Transcribe literalmente del texto sobre la visita al amigo psiquiatra todo lo que va desde "Tres timbres cortos." hasta "dispuesta a subir.".

Texto propuesto:
———

Tres timbres cortos. Uno largo. Esa es la contraseña para darle a conocer a
mi amigo del que muchas veces hablé – médico psiquiatra, psicólogo, eterno
bohemio que acaricia los “setenta y
muchos” con una cabeza envidiable y
la sabiduría de un tibetano – que ya
he llegado a su portal y estoy dispuesta a subir.
Tarda en responder y me sobresalto. Pero la respuesta
corta y seca del telefonillo me hace
reaccionar y subo los escalones de prisa, de dos en dos hasta llegar a su
apartamento donde la puerta está entornada –rarísimo- y solo escucho pasos
pequeños acompañados de un “toc, toc” como si algo golpeara contra muebles,
mesas, sillones o paredes que devuelven el sonido: “toc, toc”…
Está allí de pie, erguido y desafiante. Se ha colocado
un pañuelo de colores oscuros a modo de venda sobre los ojos y una de sus manos
– la derecha- empuña con firmeza un palo (creo que es roble o algo similar) tanteando los objetos que hay a su
alrededor.

———

Material de trabajo:
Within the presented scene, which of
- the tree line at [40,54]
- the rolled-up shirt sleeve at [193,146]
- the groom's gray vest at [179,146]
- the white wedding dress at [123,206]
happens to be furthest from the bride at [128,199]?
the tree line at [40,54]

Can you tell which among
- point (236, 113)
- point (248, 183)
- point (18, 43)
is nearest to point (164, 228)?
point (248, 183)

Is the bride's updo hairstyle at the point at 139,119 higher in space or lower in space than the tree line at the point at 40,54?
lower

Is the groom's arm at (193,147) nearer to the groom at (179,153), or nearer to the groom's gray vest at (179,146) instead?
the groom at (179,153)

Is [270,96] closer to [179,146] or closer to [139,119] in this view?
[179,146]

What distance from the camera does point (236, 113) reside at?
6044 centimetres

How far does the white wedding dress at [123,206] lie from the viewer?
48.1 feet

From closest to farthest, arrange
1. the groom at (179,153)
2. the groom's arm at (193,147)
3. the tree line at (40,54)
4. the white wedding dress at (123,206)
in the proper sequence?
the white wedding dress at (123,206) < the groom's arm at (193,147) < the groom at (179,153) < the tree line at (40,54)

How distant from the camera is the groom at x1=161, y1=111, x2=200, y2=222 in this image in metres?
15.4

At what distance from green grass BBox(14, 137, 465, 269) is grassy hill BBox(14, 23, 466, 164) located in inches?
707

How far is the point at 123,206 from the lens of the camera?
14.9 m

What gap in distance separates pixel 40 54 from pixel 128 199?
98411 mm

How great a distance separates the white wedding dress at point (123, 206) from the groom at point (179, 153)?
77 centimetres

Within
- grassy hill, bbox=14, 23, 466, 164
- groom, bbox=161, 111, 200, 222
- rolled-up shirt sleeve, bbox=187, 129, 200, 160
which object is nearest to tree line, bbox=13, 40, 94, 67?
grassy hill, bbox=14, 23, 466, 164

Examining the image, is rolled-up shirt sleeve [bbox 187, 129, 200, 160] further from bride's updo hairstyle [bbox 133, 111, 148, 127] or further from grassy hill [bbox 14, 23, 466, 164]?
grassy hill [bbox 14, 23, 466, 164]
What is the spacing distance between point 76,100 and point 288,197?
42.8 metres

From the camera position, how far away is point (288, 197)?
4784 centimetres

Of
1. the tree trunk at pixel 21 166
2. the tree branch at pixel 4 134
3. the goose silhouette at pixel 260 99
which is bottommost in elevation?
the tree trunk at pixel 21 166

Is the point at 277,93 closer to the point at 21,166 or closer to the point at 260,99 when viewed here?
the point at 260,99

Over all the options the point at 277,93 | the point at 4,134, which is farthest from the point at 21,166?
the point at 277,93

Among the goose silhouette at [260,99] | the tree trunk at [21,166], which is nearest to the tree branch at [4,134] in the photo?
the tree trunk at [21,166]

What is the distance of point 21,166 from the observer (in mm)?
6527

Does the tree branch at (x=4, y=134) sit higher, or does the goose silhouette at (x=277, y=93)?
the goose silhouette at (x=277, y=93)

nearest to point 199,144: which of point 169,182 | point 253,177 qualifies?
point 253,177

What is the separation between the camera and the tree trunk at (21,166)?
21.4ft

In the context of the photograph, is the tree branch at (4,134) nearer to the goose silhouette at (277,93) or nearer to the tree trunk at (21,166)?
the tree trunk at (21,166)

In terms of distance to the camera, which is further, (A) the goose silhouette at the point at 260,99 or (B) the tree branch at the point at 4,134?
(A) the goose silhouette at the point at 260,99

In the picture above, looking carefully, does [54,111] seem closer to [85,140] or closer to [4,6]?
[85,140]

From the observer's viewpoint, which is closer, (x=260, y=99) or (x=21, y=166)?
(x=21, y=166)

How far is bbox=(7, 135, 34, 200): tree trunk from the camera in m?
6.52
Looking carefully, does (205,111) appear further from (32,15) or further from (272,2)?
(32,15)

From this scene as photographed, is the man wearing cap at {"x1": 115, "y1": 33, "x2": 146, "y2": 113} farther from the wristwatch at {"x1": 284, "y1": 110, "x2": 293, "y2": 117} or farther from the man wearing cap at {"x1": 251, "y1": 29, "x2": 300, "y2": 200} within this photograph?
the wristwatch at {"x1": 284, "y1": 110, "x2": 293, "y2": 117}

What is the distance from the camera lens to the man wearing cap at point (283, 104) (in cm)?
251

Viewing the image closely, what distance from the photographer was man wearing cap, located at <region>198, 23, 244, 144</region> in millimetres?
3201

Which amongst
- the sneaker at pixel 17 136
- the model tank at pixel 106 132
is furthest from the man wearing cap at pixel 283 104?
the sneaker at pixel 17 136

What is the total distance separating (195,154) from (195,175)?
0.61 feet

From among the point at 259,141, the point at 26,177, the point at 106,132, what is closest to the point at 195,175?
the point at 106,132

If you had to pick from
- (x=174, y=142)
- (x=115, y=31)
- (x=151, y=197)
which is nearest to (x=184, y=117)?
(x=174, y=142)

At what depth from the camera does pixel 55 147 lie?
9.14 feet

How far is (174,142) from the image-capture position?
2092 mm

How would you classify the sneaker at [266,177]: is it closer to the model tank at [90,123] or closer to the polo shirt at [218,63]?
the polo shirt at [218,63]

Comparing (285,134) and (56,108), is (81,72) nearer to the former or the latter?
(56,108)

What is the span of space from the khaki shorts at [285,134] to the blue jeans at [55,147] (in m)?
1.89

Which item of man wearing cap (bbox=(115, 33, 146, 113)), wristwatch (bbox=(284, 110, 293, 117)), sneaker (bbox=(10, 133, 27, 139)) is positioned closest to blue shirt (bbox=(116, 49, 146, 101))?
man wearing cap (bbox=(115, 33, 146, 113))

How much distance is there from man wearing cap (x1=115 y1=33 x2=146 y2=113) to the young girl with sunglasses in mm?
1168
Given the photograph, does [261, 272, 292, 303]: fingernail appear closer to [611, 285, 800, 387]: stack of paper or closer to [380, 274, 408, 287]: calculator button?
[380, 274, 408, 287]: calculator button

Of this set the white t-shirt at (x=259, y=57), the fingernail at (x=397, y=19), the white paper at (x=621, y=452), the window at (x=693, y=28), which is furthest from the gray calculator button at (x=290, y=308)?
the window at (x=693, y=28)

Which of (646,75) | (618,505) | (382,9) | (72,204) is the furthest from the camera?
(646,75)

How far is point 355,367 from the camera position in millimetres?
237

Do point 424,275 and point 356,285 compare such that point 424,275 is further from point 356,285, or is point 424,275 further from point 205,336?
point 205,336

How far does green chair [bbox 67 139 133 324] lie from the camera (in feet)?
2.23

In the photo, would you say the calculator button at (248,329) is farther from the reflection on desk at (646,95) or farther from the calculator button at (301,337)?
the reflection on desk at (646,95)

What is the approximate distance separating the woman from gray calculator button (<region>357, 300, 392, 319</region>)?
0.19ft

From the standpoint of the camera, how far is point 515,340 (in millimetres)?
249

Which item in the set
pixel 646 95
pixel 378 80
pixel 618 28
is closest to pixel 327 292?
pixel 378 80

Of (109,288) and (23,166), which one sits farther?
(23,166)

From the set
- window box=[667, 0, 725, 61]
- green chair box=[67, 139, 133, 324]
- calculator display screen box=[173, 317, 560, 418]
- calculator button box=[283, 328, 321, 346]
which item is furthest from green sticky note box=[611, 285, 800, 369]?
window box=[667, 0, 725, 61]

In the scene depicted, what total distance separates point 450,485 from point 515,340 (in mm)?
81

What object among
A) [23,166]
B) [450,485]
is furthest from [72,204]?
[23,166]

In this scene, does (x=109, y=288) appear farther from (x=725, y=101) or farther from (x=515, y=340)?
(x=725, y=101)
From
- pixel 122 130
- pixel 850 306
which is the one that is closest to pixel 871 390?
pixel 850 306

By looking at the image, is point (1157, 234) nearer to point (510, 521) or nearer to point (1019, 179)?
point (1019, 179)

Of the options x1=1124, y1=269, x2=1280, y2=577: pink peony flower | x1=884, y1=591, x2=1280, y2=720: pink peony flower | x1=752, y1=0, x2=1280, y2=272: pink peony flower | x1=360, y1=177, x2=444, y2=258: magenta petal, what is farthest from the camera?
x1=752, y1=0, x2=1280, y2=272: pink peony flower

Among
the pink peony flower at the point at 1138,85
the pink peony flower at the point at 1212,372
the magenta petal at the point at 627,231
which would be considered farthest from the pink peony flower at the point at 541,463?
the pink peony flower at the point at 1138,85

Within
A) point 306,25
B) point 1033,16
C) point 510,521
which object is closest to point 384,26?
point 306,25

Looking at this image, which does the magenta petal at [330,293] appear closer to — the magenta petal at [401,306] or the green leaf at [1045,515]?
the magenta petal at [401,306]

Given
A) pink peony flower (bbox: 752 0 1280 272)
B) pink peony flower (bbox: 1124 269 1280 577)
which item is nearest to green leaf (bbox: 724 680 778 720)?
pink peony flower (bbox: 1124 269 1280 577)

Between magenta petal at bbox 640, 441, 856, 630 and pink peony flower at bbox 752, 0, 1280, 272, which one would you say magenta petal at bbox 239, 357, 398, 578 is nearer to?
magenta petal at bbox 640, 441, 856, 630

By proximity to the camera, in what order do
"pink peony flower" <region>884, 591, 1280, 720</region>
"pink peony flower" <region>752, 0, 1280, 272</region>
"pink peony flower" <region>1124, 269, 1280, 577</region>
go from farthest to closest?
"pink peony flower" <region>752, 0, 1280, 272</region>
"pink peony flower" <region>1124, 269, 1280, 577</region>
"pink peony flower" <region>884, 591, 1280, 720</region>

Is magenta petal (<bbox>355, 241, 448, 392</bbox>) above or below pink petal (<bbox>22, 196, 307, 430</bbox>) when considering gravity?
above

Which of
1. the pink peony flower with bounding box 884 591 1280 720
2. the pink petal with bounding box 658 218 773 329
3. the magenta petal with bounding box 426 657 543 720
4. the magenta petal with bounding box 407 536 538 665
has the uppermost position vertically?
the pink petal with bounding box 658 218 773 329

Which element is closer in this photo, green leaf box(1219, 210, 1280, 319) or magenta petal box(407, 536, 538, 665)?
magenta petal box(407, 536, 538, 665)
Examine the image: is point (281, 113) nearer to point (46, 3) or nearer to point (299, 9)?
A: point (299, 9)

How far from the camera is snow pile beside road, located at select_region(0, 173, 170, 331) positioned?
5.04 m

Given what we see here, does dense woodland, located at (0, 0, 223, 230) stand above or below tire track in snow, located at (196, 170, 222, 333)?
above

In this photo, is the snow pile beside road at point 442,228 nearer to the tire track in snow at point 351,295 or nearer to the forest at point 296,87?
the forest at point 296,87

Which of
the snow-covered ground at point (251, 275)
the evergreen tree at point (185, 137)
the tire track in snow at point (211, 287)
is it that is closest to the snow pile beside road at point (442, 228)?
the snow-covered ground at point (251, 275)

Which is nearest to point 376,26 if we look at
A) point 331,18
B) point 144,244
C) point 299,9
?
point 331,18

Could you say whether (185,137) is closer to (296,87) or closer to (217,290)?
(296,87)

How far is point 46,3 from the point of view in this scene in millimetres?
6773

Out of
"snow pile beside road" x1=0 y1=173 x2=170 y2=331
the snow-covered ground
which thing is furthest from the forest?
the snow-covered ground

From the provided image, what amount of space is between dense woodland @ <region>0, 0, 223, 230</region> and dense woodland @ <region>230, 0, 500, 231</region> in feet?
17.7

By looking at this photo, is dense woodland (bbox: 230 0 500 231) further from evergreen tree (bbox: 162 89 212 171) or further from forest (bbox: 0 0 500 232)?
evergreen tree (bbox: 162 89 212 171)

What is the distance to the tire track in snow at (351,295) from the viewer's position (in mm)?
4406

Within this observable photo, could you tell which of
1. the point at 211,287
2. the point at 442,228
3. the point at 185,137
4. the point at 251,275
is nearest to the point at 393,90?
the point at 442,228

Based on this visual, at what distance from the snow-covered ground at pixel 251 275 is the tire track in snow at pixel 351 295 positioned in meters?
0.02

———

Respuesta escrita:
Tres timbres cortos. Uno largo. Esa es la contraseña para darle a conocer a
mi amigo del que muchas veces hablé – médico psiquiatra, psicólogo, eterno
bohemio que acaricia los “setenta y
muchos” con una cabeza envidiable y
la sabiduría de un tibetano – que ya
he llegado a su portal y estoy dispuesta a subir.